Quantifying Causes of Arctic Amplification via Deep Learning based Time-series Causal Inference

Abstract

The warming of the Arctic, also known as Arctic amplification, is led by several atmospheric and oceanic drivers. However, the details of its underlying thermodynamic causes are still unknown. Inferring the causal effects of atmospheric processes on sea ice melt using fixed treatment effect strategies leads to unrealistic counterfactual estimations. Such methods are also prone to bias due to time-varying confoundedness. Further, the complex non-linearity in Earth science data makes it infeasible to perform causal inference using existing marginal structural techniques. In order to tackle these challenges, we propose TCINet - Time-series Causal Inference Network to infer causation under continuous treatment using recurrent neural networks and a novel probabilistic balancing technique. More specifically, we propose a neural network based potential outcome model using the long-short-term-memory (LSTM) layers for time-delayed factual and counterfactual predictions with a custom weighted loss.
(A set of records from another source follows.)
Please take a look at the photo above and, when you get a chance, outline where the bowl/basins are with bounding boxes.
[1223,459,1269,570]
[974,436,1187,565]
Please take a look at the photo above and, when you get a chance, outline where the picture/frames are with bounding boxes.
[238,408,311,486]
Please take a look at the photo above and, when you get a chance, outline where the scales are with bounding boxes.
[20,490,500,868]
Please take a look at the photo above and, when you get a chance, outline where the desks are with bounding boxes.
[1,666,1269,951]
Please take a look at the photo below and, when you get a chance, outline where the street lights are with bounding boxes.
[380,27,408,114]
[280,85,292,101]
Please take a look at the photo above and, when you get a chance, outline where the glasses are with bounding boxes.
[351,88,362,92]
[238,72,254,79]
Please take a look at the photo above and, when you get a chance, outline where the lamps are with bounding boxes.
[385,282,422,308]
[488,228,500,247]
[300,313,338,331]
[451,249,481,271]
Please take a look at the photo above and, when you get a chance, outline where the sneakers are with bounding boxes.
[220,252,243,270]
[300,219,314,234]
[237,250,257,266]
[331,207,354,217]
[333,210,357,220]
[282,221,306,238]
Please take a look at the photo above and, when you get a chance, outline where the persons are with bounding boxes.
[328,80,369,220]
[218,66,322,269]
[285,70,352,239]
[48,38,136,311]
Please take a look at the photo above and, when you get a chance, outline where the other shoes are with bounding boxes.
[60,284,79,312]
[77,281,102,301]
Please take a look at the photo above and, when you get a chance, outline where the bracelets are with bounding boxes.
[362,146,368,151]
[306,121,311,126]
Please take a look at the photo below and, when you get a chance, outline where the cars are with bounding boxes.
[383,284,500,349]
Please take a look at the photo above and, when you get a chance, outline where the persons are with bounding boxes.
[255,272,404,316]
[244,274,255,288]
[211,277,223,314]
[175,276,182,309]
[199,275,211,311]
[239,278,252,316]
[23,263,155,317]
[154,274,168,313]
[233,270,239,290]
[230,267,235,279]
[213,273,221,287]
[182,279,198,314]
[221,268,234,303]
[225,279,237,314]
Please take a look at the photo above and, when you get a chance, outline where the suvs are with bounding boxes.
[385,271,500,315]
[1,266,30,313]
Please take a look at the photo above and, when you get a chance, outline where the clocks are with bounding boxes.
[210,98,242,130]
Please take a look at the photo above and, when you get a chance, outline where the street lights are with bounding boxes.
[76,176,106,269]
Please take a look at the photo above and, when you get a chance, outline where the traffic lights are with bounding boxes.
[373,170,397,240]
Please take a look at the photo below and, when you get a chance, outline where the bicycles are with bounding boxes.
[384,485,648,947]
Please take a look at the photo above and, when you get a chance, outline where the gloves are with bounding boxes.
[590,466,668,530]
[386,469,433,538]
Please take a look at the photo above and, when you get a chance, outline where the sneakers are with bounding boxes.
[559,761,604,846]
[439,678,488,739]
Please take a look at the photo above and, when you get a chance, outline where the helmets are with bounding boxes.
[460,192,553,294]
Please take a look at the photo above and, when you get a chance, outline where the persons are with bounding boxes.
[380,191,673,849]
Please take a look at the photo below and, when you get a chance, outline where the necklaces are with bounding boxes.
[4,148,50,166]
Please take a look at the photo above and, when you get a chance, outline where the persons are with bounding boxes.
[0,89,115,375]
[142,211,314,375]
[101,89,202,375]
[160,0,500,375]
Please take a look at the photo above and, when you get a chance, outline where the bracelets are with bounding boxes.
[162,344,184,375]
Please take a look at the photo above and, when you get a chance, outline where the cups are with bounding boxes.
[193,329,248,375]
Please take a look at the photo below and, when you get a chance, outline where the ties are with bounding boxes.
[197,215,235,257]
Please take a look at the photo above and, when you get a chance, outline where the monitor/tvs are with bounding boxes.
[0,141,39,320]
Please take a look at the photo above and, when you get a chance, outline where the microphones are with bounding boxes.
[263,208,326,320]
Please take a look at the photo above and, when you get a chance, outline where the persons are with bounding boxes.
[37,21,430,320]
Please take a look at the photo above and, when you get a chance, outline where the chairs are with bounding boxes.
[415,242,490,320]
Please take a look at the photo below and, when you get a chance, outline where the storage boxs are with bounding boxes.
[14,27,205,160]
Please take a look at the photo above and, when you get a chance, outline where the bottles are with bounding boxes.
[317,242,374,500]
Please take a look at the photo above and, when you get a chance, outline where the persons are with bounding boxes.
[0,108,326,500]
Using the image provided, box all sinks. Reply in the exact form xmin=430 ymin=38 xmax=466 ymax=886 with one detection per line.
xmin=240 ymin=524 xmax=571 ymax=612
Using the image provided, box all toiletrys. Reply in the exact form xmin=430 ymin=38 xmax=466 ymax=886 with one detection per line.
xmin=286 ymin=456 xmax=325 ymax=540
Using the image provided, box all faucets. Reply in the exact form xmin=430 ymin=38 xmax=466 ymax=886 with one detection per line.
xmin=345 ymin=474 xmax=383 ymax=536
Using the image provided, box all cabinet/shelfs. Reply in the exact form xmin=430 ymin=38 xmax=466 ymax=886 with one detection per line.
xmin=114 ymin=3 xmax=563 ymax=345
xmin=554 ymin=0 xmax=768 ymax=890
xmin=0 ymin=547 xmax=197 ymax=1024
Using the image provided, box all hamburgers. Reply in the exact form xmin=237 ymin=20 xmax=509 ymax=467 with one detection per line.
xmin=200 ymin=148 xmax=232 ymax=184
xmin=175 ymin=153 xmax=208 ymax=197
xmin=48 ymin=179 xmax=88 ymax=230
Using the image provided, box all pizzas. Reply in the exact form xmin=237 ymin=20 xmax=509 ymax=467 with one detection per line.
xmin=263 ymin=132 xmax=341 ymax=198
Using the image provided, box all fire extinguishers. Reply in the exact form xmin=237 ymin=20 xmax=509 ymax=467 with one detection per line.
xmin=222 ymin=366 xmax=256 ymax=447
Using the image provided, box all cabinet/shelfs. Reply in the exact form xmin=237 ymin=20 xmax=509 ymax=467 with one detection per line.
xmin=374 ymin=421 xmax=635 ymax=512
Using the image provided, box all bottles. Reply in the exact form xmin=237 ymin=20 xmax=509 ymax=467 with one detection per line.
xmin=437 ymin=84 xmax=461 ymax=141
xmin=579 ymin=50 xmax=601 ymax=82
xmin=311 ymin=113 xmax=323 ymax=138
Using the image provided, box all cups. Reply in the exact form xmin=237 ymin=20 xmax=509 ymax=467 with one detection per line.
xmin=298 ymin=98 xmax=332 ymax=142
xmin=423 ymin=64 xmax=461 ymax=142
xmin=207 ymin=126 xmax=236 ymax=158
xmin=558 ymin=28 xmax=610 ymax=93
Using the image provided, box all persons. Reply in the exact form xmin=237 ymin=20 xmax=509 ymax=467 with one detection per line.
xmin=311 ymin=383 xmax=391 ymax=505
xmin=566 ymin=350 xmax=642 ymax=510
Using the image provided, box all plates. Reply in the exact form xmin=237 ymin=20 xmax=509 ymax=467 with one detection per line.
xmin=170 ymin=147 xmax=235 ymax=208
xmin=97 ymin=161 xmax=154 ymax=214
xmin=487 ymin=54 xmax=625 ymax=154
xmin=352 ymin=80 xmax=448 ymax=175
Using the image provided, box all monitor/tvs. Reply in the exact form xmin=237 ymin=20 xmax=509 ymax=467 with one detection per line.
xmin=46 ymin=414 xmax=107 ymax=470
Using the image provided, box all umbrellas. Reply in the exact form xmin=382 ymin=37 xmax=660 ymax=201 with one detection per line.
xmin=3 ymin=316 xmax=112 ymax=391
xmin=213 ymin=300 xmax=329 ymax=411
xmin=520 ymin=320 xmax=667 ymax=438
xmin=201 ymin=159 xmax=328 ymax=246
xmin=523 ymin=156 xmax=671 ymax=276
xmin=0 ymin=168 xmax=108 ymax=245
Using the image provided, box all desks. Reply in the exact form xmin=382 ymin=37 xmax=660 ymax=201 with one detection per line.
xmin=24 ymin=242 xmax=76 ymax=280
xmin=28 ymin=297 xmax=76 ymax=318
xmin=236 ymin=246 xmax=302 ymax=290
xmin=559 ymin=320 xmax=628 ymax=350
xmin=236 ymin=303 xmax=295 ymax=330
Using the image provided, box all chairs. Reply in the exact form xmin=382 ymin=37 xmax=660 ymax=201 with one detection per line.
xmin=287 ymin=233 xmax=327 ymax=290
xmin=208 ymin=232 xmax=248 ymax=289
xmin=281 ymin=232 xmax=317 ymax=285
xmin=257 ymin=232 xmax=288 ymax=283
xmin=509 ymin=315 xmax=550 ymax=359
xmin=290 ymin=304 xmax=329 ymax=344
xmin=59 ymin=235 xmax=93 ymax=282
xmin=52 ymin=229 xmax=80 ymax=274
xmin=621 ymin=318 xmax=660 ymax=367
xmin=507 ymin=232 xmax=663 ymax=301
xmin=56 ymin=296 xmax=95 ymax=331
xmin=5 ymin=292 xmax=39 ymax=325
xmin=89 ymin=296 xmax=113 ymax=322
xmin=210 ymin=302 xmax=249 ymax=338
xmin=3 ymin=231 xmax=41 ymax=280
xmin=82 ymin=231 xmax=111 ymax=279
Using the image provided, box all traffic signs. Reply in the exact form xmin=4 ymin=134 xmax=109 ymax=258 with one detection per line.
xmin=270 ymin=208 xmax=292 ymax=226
To tackle the confounding bias, we experiment with multiple balancing strategies, namely TCINet with the inverse probability weighting (IPTW), TCINet with stabilized weights using Gaussian Mixture Model (GMMs) and TCINet without any balancing technique. Through experiments on synthetic and observational data, we show how our research can substantially improve the ability to quantify leading causes of Arctic sea ice melt, further paving paths for causal inference in observational Earth science.